Утром Кабуто отмокает в ванной, думает, что самдураквиноват во всем, потом смотрит на своё отражение в зеркале. Это уже классическая сцена водолейского фикла.
Зеркало показывало такую пакость, будто нарывалось, чтобы его разбили. На теле не осталось места, которого бы оябун вчера не погладил, не подергал, не ущипнул. Кабуто еле оторвался от созерцания самого себя, разгреб груду одежды. На плавках расползлось темно-красное пятно, натекло, пока он спал, видно. Стыд ушел куда-то в глубину сознания, не ощущался на поверхности мыслей. Просто отмечал, как факт – надо бросить эти плавки в стирку, надеть новые, черные, подложив в них салфетку. Интересно, Орочимару не купил ему прокладок? Кабуто усмехнулся самому себе, согнулся от смеха и нахлынувшей боли в груди.
Кабуто надевает юкату и в дверях сталкивается с Кимимаро.
- Доброе утро, Кейко-сама, - произнес кланяясь ему низко, почти как перед оябуном кланялся. Кабуто показал светлому затылку вакагасиры средний палец, но тут же убрал его, состроил лицо попроще.
Даша, лицо попроще будешь строить когда ебашишь селфи. Ну вот неужели трудно для аутентичности удержаться от гопнических словечек?

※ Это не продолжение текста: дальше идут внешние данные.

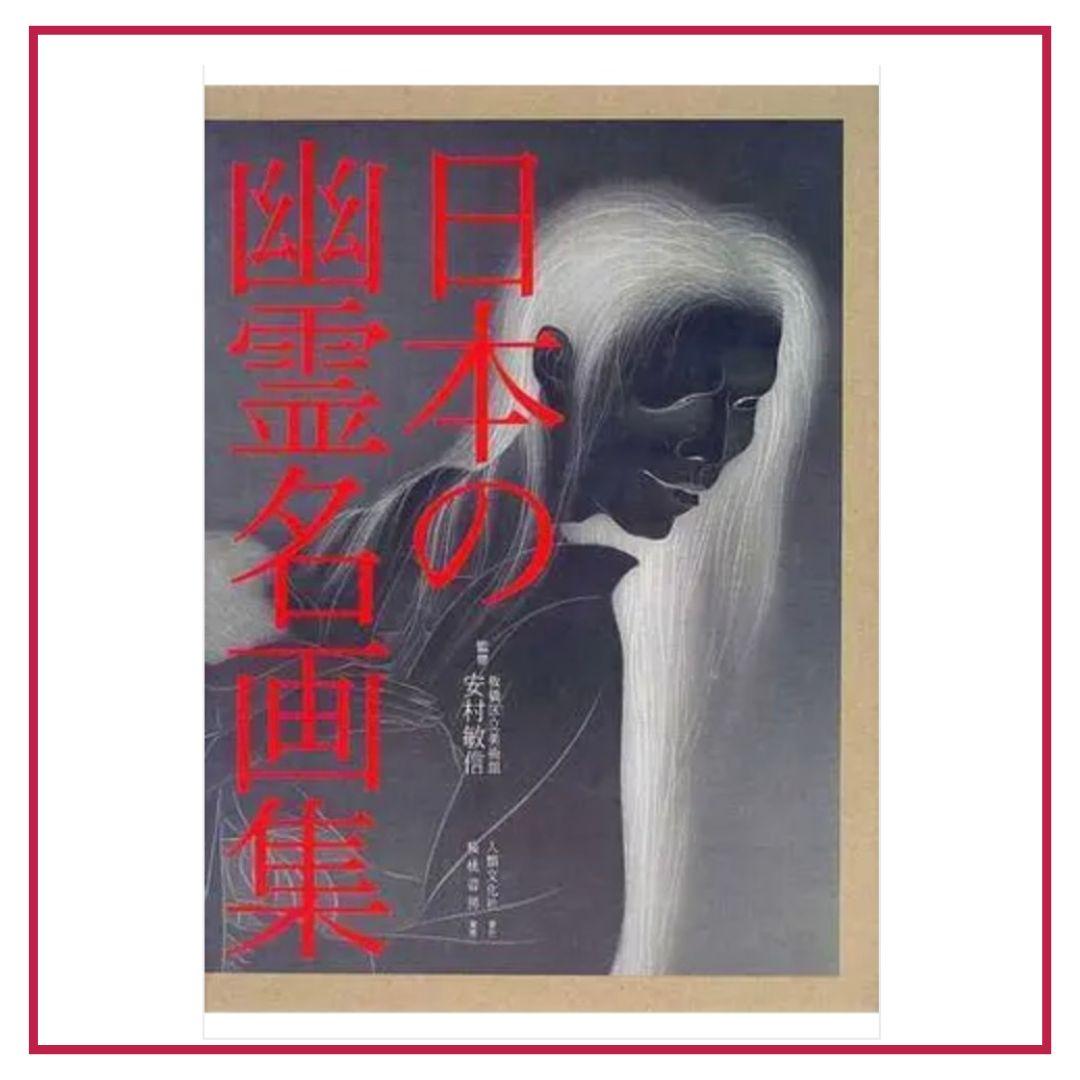 日本の幽霊名画集 円山応挙 河鍋暁斎 葛飾北斎 歌川国芳 月岡芳年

Кабуто катится с лестницы, что-то себе ломает, а потом чешет в операционную, гордо отмахнувшись от помощи Кимимаро.
В операционную заходит Пейн.
- Тебя зовут не Кейко, верно? – раздался голос, слишком тонкий, чтобы принадлежать оябуну. Кабуто соскользнул с кушетки, но Пейн вышел и уставился на него обвиняющее.
- Я хочу тебе кое-что сказать, - начал он, положил шприц на стол, подошел к мальчишке, но тот отодвинулся назад.

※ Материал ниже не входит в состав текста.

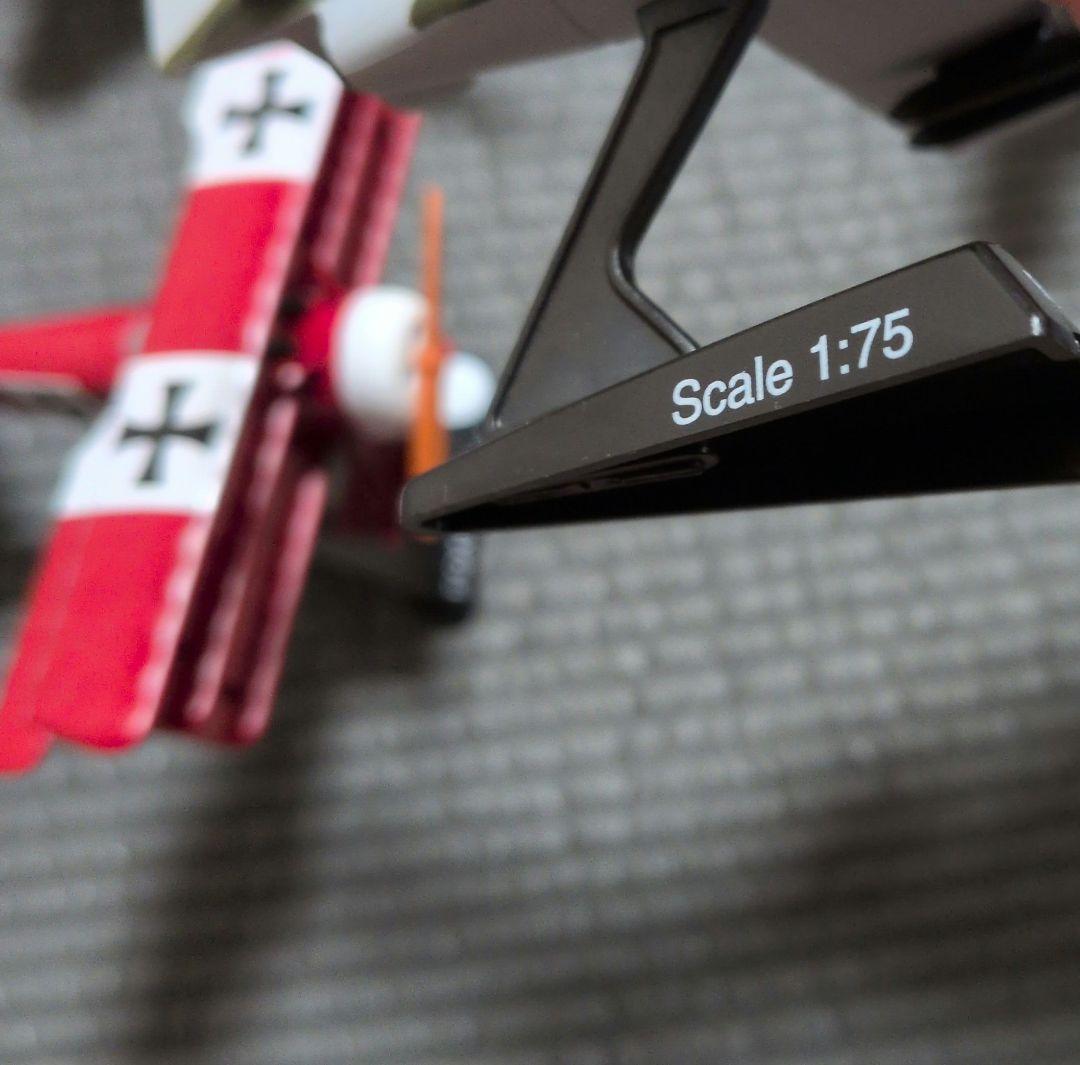 デルプラド　世界の戦闘機　 65個セット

- А мне не надо ничего говорить! – произнес он, сощурив серые, цвета асфальта, темные в неярком свете приемной операционной. Мокрого такого асфальта во время дождя. Цвета потерянной надежды. – Я сам все видел.

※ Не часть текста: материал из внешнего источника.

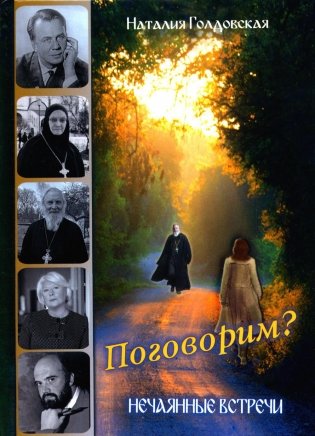 Поговорим? Нечаянные встречи фото книги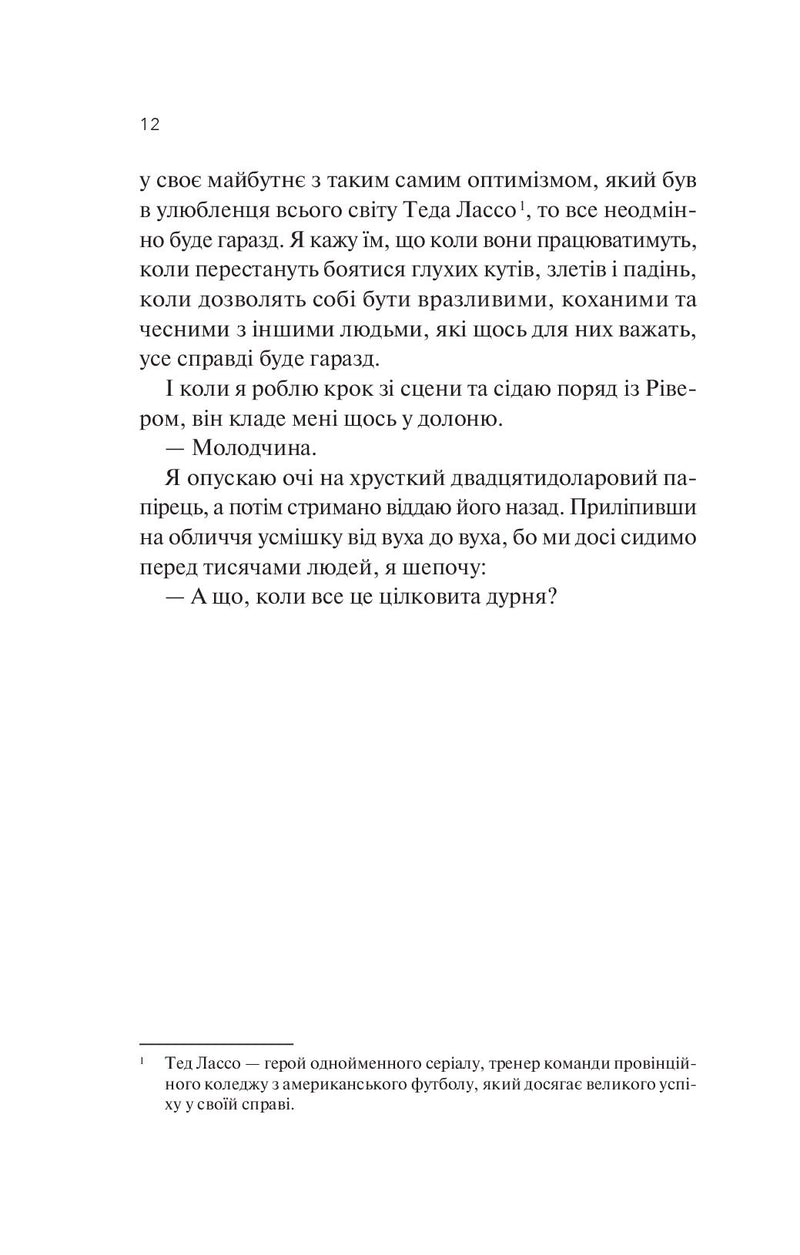 Експеримент зі справжнім коханням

- Ты не понимаешь… - проговорил Кабуто, не выдержал, взял резинку для бумаг и стянул волосы.
- Я не понимаю! – усмехнулся рыжий мальчишка, - Я-то все прекрасно понимаю. Ты делал вид, что дружишь со мной. Ты столько лет, - лицо Пейна исказилось, - Столько лет врал.
- Я не врал, - возразил Кабуто, но, видимо, неубедительно. Пейн расхохотался, высоко, натянуто. Покачал головой, подошел ближе.
- Ты вра-ал, - закивал он, - Ты все врал, сволочь, и я тебя ненавижу. Ты думаешь, ты самый умный тут? – заговорил мальчишка быстрее. Его губы дрожали, шевелились, будто выплевывали невидимые проклятия. – Ты думаешь, что теперь ты самый приближенный к отцу?
- Пейн, прекрати немедленно! – велел Кабуто приказным тоном, но мальчишку нельзя было остановить.
- Ты считаешь, что теперь ты круче всех, но я скажу тебе – ты ошибаешься, сволочь! – скороговоркой произнес Пейн, на его лбу и висках заблестел пот. – Я скажу тебе, кто ты.
- Ну же, - усмехнулся Кабуто, хотя усмешка много ему стоило. – Говори.
- Ты… - ухмыльнулся Пейн в ответ, закрыл ладони ко рту, но не сдержался и заорал во весь голос: - Пидор, ебаный пидор! Ебаный! Сука-сука-сука-сволочь-не-на-ви-жу…
Вот и поговорили. Пейн блюёт желчью в буквальном смысле, Кабуто начинает «быстро втыкать скальпель в промежутки меж пальцами», типа так нервы успокаивает или что такое. Ножик навевает мысли о том, чтобы перерезать вены, но вместо этого Кабуто занимается селфхармом. Довольно подробное описание, поэтому обойдусь без цитат. Кабуто зовёт Пейна, чтобы тот помогал ему резать себя. Пейн тоже просит вырезать ему что-нибудь на коже. После недолгих препирательств Кабуто вырезает ему: «No Pain – no gain». В благодарность Пейн называет Кабуто пидором и убегает.